Nada contra os militantes do ciclismo que sonham em mudar hábitos e reivindicam mais respeito e igualdade nas ruas. Nem contra as fábricas e lojas de bicicletas. Devem ser apoiados. Mas dar murro em ponta de faca é, no mínimo, bobagem. Expor as pessoas às neuras paulistanas é forçar uma barra que deveria ser contornada, não confrontada. Trata-se de uma ameaça concreta contra a vida. Há por aí milhares de motoristas malucos que empunham seus carros como armas.

Os fundamentalistas do pedal precisam puxar o freio, precisam ter mais cuidado. O ambiente ainda é muito desfavorável a eles. A doideira do automóvel, o estresse do trânsito, e a falta de educação do paulistano provocam resultados trágicos – é só olhar a estatística!
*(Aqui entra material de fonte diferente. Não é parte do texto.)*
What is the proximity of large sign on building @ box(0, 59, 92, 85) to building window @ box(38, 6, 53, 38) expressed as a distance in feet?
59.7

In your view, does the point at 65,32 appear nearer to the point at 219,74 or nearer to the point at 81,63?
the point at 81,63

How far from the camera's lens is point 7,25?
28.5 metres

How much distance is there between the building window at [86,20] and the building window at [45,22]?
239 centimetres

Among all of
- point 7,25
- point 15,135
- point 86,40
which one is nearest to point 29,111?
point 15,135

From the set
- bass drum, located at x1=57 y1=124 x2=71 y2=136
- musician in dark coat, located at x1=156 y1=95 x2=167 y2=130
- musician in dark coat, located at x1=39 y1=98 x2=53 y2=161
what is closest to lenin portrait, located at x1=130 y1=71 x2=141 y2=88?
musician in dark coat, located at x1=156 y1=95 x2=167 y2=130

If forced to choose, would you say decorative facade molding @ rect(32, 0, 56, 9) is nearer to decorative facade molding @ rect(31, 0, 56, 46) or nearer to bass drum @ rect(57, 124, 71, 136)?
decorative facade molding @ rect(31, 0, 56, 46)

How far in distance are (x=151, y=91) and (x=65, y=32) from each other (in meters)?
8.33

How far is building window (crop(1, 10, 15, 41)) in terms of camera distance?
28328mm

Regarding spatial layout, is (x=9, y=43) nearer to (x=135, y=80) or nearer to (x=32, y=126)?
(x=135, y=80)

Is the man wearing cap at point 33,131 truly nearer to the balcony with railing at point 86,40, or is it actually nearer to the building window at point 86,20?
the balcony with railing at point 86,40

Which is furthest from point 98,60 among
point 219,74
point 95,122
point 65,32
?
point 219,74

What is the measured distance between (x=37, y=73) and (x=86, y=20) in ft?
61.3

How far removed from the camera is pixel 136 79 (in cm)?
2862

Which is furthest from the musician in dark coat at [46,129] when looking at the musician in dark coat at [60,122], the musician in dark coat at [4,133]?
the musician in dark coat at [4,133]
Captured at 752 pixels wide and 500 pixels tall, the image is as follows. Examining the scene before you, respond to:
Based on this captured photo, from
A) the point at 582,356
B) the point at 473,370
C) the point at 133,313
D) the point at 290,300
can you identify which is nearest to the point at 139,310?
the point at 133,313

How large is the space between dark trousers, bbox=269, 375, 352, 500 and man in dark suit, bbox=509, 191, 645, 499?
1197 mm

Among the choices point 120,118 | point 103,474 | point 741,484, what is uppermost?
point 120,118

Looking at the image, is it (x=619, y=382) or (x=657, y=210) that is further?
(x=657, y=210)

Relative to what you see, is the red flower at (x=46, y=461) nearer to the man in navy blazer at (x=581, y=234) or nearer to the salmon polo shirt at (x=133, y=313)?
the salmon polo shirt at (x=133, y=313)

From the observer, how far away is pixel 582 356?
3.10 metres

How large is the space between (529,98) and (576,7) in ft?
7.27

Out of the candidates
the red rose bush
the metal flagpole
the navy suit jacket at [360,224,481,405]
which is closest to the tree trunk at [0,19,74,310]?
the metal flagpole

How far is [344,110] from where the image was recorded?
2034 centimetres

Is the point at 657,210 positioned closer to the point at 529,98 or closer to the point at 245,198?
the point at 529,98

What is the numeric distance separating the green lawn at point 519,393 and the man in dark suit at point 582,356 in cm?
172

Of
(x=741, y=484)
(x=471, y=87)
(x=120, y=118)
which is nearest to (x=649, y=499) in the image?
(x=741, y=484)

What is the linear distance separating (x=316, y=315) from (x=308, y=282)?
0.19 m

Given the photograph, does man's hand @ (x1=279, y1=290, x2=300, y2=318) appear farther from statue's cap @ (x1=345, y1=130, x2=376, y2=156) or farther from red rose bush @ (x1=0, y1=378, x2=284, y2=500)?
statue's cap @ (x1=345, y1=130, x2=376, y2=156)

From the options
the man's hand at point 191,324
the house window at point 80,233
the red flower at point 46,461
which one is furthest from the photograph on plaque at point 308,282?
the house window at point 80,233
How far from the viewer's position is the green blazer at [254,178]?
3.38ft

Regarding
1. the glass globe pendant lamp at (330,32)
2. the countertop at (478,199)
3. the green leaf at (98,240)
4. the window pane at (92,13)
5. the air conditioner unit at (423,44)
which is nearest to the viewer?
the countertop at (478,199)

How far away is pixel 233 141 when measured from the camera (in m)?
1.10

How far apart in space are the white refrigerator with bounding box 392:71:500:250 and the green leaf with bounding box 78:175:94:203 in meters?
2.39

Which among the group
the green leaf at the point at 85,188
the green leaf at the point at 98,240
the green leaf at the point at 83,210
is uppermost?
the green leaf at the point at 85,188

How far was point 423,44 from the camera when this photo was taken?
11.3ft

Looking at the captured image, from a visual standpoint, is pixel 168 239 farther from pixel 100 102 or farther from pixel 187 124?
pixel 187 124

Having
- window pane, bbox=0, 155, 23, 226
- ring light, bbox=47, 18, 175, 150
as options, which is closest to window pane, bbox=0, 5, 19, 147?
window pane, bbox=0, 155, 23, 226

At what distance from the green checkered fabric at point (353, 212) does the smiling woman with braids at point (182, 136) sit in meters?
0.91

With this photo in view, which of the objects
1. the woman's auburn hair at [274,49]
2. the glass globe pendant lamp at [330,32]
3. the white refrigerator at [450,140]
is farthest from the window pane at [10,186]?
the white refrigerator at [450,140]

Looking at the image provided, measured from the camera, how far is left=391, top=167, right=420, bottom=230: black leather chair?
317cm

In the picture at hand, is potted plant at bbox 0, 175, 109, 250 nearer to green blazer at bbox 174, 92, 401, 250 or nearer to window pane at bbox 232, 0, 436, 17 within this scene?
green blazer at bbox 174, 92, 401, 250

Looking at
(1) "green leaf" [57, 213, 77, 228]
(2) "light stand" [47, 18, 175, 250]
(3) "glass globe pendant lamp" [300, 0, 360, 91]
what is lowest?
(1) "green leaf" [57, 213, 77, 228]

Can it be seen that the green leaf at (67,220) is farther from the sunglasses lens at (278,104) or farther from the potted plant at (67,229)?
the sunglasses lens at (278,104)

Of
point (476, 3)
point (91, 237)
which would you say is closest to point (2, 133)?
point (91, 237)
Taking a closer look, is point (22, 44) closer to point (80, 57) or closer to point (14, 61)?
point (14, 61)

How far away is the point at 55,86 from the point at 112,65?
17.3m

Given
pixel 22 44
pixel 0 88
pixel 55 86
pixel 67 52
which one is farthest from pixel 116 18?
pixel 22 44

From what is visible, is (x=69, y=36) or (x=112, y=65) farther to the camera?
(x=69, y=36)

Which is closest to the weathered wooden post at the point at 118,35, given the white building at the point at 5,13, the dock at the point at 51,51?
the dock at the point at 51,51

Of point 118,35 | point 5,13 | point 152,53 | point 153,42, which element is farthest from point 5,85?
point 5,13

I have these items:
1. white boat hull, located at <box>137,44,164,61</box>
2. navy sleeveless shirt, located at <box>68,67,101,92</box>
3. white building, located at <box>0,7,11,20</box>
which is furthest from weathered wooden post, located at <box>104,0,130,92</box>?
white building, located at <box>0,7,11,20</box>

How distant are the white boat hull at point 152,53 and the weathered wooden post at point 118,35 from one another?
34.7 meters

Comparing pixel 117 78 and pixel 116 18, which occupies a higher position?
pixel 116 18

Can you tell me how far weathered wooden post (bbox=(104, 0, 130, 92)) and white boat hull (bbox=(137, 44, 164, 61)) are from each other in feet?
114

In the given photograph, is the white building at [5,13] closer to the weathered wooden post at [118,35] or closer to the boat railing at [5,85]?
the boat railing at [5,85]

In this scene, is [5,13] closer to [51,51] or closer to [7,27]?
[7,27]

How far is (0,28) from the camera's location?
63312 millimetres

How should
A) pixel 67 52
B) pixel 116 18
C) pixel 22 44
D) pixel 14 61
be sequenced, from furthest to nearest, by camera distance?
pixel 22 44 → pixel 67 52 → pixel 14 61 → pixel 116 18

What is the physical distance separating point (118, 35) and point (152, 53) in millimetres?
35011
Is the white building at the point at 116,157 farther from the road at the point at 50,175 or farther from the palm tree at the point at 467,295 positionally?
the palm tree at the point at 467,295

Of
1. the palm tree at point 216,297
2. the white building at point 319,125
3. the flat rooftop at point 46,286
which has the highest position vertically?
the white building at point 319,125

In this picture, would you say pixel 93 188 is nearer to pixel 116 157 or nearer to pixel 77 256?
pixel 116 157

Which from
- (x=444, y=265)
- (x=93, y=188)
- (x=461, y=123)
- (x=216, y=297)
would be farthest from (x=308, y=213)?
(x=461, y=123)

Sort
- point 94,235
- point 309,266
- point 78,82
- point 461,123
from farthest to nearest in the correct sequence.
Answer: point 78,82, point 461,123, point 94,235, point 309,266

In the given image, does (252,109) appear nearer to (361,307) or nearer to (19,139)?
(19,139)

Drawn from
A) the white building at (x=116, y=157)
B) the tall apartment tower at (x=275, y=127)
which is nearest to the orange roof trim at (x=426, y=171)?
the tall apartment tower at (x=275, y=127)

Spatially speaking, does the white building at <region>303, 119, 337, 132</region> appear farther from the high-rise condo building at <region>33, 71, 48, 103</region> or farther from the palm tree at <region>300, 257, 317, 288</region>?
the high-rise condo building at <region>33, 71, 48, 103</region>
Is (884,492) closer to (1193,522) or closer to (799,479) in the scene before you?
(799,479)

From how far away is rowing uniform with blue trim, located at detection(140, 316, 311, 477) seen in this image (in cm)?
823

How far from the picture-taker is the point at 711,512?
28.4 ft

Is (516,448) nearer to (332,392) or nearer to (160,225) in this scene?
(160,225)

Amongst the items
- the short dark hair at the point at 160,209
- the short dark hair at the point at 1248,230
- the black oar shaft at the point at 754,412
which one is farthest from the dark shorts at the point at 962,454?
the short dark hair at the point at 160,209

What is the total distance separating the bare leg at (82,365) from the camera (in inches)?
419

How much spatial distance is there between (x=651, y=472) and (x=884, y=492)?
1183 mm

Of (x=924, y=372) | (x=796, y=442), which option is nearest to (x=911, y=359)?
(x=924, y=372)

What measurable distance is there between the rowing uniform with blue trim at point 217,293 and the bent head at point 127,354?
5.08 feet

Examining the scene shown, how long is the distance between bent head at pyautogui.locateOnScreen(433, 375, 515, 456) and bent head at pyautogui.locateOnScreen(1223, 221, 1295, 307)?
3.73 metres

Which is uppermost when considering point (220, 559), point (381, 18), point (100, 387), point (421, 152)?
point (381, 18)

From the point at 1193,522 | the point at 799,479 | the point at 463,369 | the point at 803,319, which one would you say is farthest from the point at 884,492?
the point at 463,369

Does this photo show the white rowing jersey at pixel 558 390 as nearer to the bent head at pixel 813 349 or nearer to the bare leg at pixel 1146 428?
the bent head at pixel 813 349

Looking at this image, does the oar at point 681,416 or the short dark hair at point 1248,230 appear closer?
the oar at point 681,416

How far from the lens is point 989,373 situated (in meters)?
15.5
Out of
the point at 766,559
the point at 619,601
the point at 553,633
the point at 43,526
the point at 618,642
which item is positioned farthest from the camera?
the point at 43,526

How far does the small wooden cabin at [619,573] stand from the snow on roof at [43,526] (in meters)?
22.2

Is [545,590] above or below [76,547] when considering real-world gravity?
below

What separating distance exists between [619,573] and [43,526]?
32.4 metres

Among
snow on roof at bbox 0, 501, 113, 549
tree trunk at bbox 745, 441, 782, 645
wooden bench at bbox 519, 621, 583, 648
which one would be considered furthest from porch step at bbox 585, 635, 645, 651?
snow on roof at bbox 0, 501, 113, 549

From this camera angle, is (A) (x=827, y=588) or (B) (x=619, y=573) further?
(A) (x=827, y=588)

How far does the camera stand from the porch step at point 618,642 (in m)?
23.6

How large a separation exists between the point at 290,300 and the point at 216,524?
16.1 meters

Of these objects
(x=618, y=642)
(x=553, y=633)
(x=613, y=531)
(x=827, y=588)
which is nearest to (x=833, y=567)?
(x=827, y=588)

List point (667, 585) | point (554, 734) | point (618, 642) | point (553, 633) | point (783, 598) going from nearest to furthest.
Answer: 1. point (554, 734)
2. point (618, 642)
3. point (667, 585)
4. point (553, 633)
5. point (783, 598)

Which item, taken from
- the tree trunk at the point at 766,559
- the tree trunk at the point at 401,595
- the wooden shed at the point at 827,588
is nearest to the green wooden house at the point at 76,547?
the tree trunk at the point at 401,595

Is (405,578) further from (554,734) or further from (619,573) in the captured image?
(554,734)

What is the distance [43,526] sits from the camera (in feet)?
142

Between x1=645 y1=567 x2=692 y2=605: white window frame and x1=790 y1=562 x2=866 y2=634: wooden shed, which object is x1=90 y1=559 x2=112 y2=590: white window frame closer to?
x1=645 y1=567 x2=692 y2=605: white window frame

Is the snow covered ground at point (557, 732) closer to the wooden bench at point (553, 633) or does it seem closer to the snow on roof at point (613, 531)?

Além das mortes, que são as perdas mais lamentáveis, sem dúvida, o relatório da CET mostra que todos os dias 9 ciclistas são levados a hospitais por causa de acidentes de trânsito. No Estado, segundo a Secretaria Estadual da Saúde, 3,2 mil pessoas foram internadas devido a esses acidentes e o SUS teve um custo de R$ 3,3 milhões com tratamentos.

Tentar mudar hábitos da cidade dessa forma, no peito e na raça, sem que as condições mínimas de segurança urbana sejam garantidas, tem preço muito alto. E aqui não se trata de defesa pura e simples do carro, de apologia do motor. Não é nada disso. Olhando a cidade como é hoje, responda aí: você mandaria seu filho de 10 anos de bicicleta para a escola? Duvido!

PS:

E  abril começa com mais uma dessas tragédias. Desta vez, no Rio. No Leblon,  um ônibus contra uma bicicleta – e a diretora de TV da Rede Globo, Gisela Matta, 36 anos, não teve a mínima chance. Na manhã de segunda-feira, 1/04, ela chegou a ser hospitalizada, mas não resistiu.